Task instructions:
Restate the entries below word for word, omitting nothing.

◆ ◆ ◆ ◆

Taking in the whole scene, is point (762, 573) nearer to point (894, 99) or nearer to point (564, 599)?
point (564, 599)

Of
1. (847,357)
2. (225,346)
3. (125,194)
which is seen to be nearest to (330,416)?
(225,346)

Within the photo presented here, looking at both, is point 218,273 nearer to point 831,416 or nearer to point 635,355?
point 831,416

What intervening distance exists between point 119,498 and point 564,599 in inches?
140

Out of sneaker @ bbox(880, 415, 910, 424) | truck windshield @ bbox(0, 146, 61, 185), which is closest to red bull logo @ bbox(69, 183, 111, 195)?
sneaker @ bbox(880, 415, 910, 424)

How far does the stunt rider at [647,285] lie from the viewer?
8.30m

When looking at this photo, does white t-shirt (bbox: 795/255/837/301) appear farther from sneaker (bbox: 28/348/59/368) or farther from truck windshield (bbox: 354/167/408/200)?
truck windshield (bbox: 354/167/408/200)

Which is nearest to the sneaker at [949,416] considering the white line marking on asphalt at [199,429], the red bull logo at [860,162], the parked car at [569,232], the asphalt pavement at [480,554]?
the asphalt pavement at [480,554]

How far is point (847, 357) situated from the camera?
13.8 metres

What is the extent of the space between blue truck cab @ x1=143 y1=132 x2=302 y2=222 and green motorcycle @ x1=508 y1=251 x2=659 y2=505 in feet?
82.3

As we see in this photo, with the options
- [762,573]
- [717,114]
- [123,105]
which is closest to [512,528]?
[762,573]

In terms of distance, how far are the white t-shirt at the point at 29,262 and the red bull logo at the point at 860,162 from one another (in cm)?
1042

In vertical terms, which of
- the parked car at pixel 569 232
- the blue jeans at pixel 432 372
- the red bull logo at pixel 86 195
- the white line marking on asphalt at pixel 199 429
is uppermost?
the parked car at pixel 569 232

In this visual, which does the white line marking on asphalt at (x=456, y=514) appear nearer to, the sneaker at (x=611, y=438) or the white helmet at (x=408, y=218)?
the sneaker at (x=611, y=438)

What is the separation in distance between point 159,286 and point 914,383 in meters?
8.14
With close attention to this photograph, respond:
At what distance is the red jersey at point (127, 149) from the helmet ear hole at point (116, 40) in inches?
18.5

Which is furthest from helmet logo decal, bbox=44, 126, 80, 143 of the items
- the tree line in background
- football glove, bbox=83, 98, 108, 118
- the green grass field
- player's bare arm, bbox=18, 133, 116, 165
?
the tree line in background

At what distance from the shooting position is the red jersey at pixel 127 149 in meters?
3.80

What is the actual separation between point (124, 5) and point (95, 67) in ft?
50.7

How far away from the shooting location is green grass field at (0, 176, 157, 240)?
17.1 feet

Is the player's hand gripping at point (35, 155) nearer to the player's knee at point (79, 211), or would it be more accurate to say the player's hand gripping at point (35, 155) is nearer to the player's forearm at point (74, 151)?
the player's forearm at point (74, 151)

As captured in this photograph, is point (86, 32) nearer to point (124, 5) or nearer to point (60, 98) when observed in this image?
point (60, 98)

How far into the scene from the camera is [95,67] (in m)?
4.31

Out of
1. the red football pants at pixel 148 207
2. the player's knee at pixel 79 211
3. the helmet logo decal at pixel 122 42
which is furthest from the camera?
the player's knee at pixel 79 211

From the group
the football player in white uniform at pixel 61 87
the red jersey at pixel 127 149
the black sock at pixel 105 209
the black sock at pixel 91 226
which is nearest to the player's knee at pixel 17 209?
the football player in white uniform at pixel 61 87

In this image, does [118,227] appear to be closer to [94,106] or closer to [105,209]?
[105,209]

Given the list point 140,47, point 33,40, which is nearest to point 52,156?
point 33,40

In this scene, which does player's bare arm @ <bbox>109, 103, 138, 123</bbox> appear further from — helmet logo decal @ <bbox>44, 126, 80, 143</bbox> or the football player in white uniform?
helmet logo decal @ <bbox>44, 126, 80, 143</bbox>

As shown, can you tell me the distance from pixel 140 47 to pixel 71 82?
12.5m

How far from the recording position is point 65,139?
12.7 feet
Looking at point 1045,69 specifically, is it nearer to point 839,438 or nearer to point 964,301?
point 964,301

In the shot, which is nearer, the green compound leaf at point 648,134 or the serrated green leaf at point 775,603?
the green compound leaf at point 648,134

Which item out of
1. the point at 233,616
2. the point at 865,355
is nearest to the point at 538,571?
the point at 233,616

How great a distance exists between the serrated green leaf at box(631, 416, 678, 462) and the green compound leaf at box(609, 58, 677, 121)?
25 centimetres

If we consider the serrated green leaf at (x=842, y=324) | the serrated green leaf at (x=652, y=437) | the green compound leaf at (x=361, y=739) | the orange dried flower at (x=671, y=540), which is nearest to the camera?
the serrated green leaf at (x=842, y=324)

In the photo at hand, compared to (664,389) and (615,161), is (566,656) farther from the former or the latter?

◆ ◆ ◆ ◆

Solution to the exercise:
Taking in the whole scene, is point (762, 573) nearer to point (894, 99) or nearer to point (564, 599)?
point (564, 599)

Of
1. (847,357)
2. (225,346)
3. (125,194)
which is seen to be nearest to (330,416)?
(225,346)

Within the photo presented here, looking at both, is point 218,273 nearer to point 831,416 or nearer to point 635,355?
point 831,416

What intervening distance exists between point 119,498 and point 564,599 in inches?
140

Out of sneaker @ bbox(880, 415, 910, 424) | truck windshield @ bbox(0, 146, 61, 185), which is closest to red bull logo @ bbox(69, 183, 111, 195)?
sneaker @ bbox(880, 415, 910, 424)

How far does the stunt rider at [647,285] lie from the viewer?
8.30m

When looking at this photo, does white t-shirt (bbox: 795/255/837/301) appear farther from sneaker (bbox: 28/348/59/368) or farther from truck windshield (bbox: 354/167/408/200)?
truck windshield (bbox: 354/167/408/200)

Which is nearest to the sneaker at [949,416] considering the white line marking on asphalt at [199,429], the red bull logo at [860,162], the parked car at [569,232], the asphalt pavement at [480,554]?
the asphalt pavement at [480,554]

How far is point (847, 357) situated from the camera?
13.8 metres

What is the extent of the space between blue truck cab @ x1=143 y1=132 x2=302 y2=222 and green motorcycle @ x1=508 y1=251 x2=659 y2=505 in feet?
82.3

As we see in this photo, with the options
- [762,573]
- [717,114]
- [123,105]
which is closest to [512,528]?
[762,573]

In terms of distance, how far are the white t-shirt at the point at 29,262 and the red bull logo at the point at 860,162 from one another (in cm)?
1042

In vertical terms, which of
- the parked car at pixel 569 232
- the blue jeans at pixel 432 372
- the red bull logo at pixel 86 195
- the white line marking on asphalt at pixel 199 429
is uppermost?
the parked car at pixel 569 232

In this visual, which does the white line marking on asphalt at (x=456, y=514) appear nearer to, the sneaker at (x=611, y=438) or the white helmet at (x=408, y=218)?
the sneaker at (x=611, y=438)

What is the separation in distance between point 159,286 and point 914,383 in meters?
8.14
With close attention to this photograph, respond:
At what distance is the red jersey at point (127, 149) from the helmet ear hole at point (116, 40) in inches?
18.5

Which is furthest from helmet logo decal, bbox=44, 126, 80, 143 of the items
- the tree line in background
- football glove, bbox=83, 98, 108, 118
- the green grass field
- player's bare arm, bbox=18, 133, 116, 165
?
the tree line in background

At what distance from the shooting position is the red jersey at pixel 127 149 in meters?
3.80

What is the actual separation between point (124, 5) and point (95, 67) in ft?
50.7

How far away from the shooting location is green grass field at (0, 176, 157, 240)?
17.1 feet

Is the player's hand gripping at point (35, 155) nearer to the player's knee at point (79, 211), or would it be more accurate to say the player's hand gripping at point (35, 155) is nearer to the player's forearm at point (74, 151)?
the player's forearm at point (74, 151)

As captured in this photograph, is point (86, 32) nearer to point (124, 5) or nearer to point (60, 98) when observed in this image?
point (60, 98)

How far into the scene from the camera is [95,67] (in m)?
4.31

Out of
1. the red football pants at pixel 148 207
2. the player's knee at pixel 79 211
3. the helmet logo decal at pixel 122 42
which is furthest from the camera?
the player's knee at pixel 79 211

From the group
the football player in white uniform at pixel 61 87
the red jersey at pixel 127 149
the black sock at pixel 105 209
the black sock at pixel 91 226
which is nearest to the player's knee at pixel 17 209?
the football player in white uniform at pixel 61 87

In this image, does [118,227] appear to be closer to [94,106] or closer to [105,209]?
[105,209]

Given the list point 140,47, point 33,40, which is nearest to point 52,156?
point 33,40

In this scene, which does player's bare arm @ <bbox>109, 103, 138, 123</bbox> appear further from — helmet logo decal @ <bbox>44, 126, 80, 143</bbox> or the football player in white uniform?
helmet logo decal @ <bbox>44, 126, 80, 143</bbox>

As shown, can you tell me the distance from pixel 140 47 to pixel 71 82?
12.5m

How far from the recording position is point 65,139?
12.7 feet
Looking at point 1045,69 specifically, is it nearer to point 839,438 or nearer to point 964,301?
point 964,301

In the shot, which is nearer, the green compound leaf at point 648,134 or the serrated green leaf at point 775,603?
the green compound leaf at point 648,134

Which item out of
1. the point at 233,616
2. the point at 865,355
is nearest to the point at 538,571?
the point at 233,616

How great a distance exists between the serrated green leaf at box(631, 416, 678, 462) and the green compound leaf at box(609, 58, 677, 121)?
25 centimetres

If we consider the serrated green leaf at (x=842, y=324) | the serrated green leaf at (x=652, y=437) | the green compound leaf at (x=361, y=739) | the orange dried flower at (x=671, y=540), which is nearest to the camera?
the serrated green leaf at (x=842, y=324)

In the photo at hand, compared to (664,389) and (615,161), is (566,656) farther from the former or the latter?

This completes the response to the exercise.